Installment Loans for Bad Credit Borrowers — CFPB Regulations May Soon Eliminate Them

The Consumer Financial Protection Bureau, commonly called the CFPB, is a federal agency that was created under the authority of the Dodd-Frank Act. The CFPB’s jurisdiction includes credit unions, debt collectors, banks, securities firms and even payday lenders. Since its inception, the CFPB has been especially critical of lenders offering credit products to subprime borrowers, and the agency’s pending regulations may eliminate installment loans for bad credit borrowers.

Why the CFPB Regulations Are Likely to Eliminate Installment Loans for Bad Credit Borrowers

An installment loan is simply a loan that is repaid over a period of months or years with each monthly payment being the same amount. Installment loans may be secured by tangible property that the lender may claim if the borrower defaults; mortgages and loans to purchase vehicles are examples of collateralized installment loans.

However, the CFPB regulations are primarily targeting unsecured installment loans for relatively small amounts.

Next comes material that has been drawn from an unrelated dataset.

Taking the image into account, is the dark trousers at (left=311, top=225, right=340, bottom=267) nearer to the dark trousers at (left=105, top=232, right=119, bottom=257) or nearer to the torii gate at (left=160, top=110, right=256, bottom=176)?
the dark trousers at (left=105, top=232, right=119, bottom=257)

With an unsecured loan, the lender has little more than the borrower’s word that payments will be made on time and that the loan will be repaid in full. These are the types of installment loans for bad credit that may soon become unavailable.

Although the CFPB regulations for payday loans have received most of the attention in the media, the proposed rules will have a significant impact on installment loans. Highlights of the new regulations include:

• Requiring lenders to determine whether the borrower has the ability to repay the loan and still cover living expenses and other financial obligations
• Barring lenders from refinancing a loan that would have similar payments unless the borrower can demonstrate that the new loan would leave him in a better financial situation than what he was in during the previous 30 days
• Requiring lenders to report most installment loans to the credit bureaus

Of the provisions contained in the proposed regulations, lenders are most concerned over the requirement to evaluate the borrower’s ability to repay the loan. This step will increase the lender’s costs substantially, and the way that the regulations are worded, lenders are concerned that many of their current customers will not be able to pass the full-repayment test.

The regulations do offer alternatives to the test, but even the Credit Union National Association has officially stated that they fear the new regulations will prevent many credit unions from being able to offer installment loans. The alternatives can only be applied in two instances.

1. If the interest rate is 28 percent or less and the application fee does not exceed $20, the lender may skip the full-repayment test.
2. If the interest rate does not exceed 36 percent and the loan term is 24 months or less, lenders with a default rate of no more than 5 percent on these loans may skip the full-repayment test.

What Happens if Bad Credit Installment Loans Become Unavailable?

The looming demise of small-dollar installment loans is especially distressing as these loans are one of the safest types of loans for bad credit. Even the Illinois Attorney General, who has been an active advocate for tighter regulations on small-dollar loans in her state, has stated that installment loans are much better than payday loans.

However, installment loans for bad credit may not be available much longer. In an article appearing on AmericanBanker.com, Dennis Shaul estimates that 80 percent of the current small-to-medium-sized lenders could be forced out of the market. Consumers will be left scrambling to find other types of credit, but few options are readily available except for borrowers who present the least risk to lenders.

In a letter to the CFPB, CUNA and the Independent Community Bankers of America stated their concerns about what will happen if community banks and credit unions are “regulated out of this market.” The letter expresses concern that the options left to consumers will include unlicensed, unregulated predatory lenders. Other analysts have stated that illegal loan sharks will likely thrive or that potential borrowers may turn to petty crimes to meet their financial needs.

Some experts predict that a variety of other industries may profit if consumers with damaged credit can no longer have access to small-dollar loans. The consumers may be faced with an increased number of re-connect fees from utility companies, more NSF fees from their banks or late-payment fees from their landlords or mortgage companies.

The exact consequences of the CFPB regulations are yet to be seen. In all likelihood, it will be two to three years before accurate studies can be conducted to measure the true impact of the regulations. However, all predictions are that the new rules are going to reduce access to credit for those who already have few options.